The lap in Q3 was great, apart from when I lost the rear a bit in turns 16 and 17. I’m still happy to end the day with a result like this, but I am already fully focused on the race now.
Our race pace was good in FP2, which is a positive sign. We will start the race on different tyres to our competitors, but I don’t think that there is a huge difference between the soft and medium compounds in terms of their degradation. It will be difficult and crucial to keep everyone behind at the start, because it’s a long way to turn two. I will give it all I’ve got.”
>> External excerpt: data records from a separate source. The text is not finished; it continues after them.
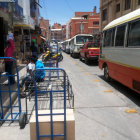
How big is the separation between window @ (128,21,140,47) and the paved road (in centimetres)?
189

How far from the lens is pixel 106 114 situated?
434 cm

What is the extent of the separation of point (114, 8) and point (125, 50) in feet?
73.0

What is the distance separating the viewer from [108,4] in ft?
89.6

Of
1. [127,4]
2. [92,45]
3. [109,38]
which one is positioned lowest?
[92,45]

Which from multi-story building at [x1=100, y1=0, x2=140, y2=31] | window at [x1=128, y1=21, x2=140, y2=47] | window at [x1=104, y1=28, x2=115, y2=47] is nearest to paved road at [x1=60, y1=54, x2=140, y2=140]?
window at [x1=128, y1=21, x2=140, y2=47]

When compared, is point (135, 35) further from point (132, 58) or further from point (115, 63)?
point (115, 63)

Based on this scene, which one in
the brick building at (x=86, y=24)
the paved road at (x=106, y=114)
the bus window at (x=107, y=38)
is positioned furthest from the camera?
the brick building at (x=86, y=24)

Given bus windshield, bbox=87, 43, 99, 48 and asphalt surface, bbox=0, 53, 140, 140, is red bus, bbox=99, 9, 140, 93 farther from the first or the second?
bus windshield, bbox=87, 43, 99, 48

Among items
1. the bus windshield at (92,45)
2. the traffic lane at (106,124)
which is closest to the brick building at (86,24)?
the bus windshield at (92,45)

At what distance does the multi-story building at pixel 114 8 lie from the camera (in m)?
20.1

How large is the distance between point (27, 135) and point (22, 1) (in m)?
13.6

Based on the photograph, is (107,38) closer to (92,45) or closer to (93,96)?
(93,96)

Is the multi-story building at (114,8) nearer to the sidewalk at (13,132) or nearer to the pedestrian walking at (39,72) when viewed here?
the pedestrian walking at (39,72)

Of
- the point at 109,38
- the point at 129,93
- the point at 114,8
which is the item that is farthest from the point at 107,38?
the point at 114,8
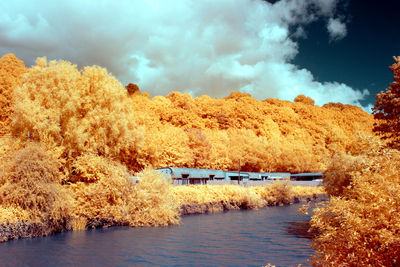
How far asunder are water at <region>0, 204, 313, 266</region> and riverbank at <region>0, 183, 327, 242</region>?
0.79m

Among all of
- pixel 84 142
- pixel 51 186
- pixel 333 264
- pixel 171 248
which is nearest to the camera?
pixel 333 264

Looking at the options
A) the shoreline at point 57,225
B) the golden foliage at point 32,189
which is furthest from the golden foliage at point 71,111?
the shoreline at point 57,225

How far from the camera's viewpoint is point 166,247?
18.8 metres

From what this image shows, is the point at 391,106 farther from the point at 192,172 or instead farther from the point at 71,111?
the point at 192,172

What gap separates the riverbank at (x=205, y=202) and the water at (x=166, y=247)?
2.61ft

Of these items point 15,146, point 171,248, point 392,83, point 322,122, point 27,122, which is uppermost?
point 322,122

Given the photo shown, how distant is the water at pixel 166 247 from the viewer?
16.0 meters

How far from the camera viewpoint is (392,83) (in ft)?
83.8

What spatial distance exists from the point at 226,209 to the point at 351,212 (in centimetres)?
3422

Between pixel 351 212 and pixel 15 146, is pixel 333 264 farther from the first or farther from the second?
pixel 15 146

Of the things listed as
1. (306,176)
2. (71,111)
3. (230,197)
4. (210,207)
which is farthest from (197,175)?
(306,176)

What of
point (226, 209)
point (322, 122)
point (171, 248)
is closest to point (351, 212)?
point (171, 248)

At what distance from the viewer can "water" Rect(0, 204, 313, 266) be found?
1597 centimetres

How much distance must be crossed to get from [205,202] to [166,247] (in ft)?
61.2
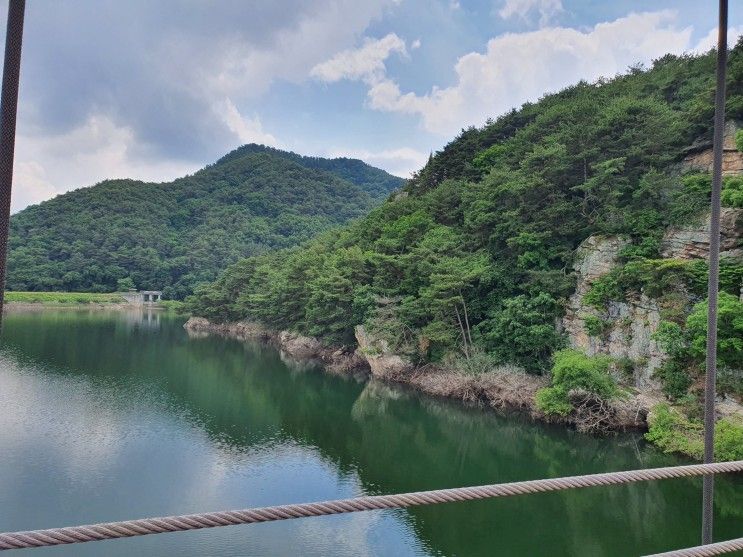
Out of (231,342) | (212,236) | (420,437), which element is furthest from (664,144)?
(212,236)

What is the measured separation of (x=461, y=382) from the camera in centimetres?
1786

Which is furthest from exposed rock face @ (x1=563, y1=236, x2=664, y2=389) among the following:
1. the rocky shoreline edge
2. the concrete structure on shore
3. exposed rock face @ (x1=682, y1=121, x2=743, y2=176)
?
the concrete structure on shore

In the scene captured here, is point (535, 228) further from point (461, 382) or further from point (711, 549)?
point (711, 549)

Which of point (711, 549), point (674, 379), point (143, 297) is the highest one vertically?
point (711, 549)

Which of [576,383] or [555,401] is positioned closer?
[576,383]

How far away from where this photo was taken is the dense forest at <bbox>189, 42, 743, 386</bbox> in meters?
15.7

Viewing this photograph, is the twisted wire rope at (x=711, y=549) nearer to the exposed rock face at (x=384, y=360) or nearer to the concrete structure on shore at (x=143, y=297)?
the exposed rock face at (x=384, y=360)

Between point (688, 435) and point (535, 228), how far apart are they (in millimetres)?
9006

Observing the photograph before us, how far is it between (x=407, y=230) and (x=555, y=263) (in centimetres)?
808

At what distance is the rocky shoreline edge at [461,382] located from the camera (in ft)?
45.3

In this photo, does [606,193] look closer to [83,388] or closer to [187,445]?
[187,445]

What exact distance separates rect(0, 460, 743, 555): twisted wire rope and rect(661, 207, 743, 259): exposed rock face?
1387 cm

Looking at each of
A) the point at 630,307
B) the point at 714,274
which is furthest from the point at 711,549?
the point at 630,307

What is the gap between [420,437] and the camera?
48.4ft
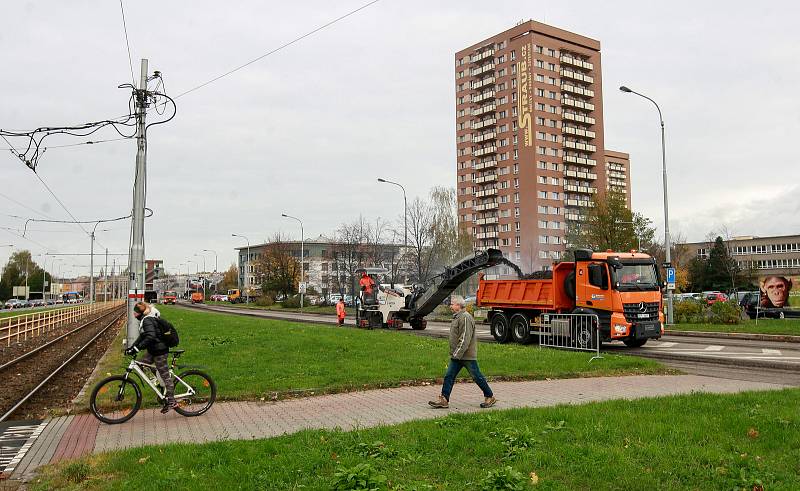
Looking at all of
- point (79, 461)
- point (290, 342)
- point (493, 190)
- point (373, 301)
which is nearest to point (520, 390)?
point (79, 461)

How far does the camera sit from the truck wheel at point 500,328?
2113cm

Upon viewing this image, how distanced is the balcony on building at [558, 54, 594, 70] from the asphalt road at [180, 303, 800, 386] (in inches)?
2816

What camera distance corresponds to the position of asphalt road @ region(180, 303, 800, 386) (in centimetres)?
1324

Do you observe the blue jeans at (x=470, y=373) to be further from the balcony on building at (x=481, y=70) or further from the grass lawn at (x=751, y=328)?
the balcony on building at (x=481, y=70)

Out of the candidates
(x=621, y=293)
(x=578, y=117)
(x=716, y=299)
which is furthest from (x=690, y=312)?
(x=578, y=117)

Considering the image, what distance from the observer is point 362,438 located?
266 inches

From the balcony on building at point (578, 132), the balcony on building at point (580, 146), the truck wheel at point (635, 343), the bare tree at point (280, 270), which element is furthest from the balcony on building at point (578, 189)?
the truck wheel at point (635, 343)

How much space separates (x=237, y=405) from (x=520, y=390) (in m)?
4.69

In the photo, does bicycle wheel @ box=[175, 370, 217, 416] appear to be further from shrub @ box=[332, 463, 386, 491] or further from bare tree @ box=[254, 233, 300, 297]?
bare tree @ box=[254, 233, 300, 297]

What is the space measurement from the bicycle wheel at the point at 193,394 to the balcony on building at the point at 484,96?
279 ft

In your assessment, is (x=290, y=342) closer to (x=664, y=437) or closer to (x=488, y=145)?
(x=664, y=437)

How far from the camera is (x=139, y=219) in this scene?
59.8 feet

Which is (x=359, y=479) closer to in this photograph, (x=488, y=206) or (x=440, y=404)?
(x=440, y=404)

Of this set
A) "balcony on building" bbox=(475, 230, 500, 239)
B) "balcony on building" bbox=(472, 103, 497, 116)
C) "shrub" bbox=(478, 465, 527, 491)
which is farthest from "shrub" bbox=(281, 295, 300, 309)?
"shrub" bbox=(478, 465, 527, 491)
“Overall I was reasonably happy with the car, but not entirely satisfied. Q1 was a bit complex as I made a mistake on my first attempt and then I was slowed by two yellow flags. I found it difficult to get into a clean rhythm, especially towards the end of Quali, when it was vital to extract the absolute maximum out of the car.
However the race is tomorrow and I am confident. We need a good start and then we can think about the rest of it. We start on the clean side, on the Softs while the Mercedes are on Mediums and being on different tyre strategies will make for an interesting fight. I believe we have made the right tyre choice for the start and I think we have an advantage over our rivals down the straight, so a tow might come into play.”
Mattia Binotto Team Principal
We are very happy with the way qualifying went. Already yesterday we realised that our car was quick and today we delivered the result. Once again, Charles produced a good lap, even though he made a couple of small mistakes, which means he had the potential to do even better. It has to be said that the track surface here is very smooth, so it’s easy to make a mistake.
Seb qualified third, which might actually be better than second when it comes to tomorrow’s start, even if it would have been nice to have locked out the front row.
The SF90 has improved and we have accelerated our development to have more drag and aero downforce. Also, thanks to the new package, we now lose out less in the corners and the overall balance is good.
As for the race, the key moment will probably be the start and another important aspect will be the fact we are starting on a different tyre compound to our competitors.”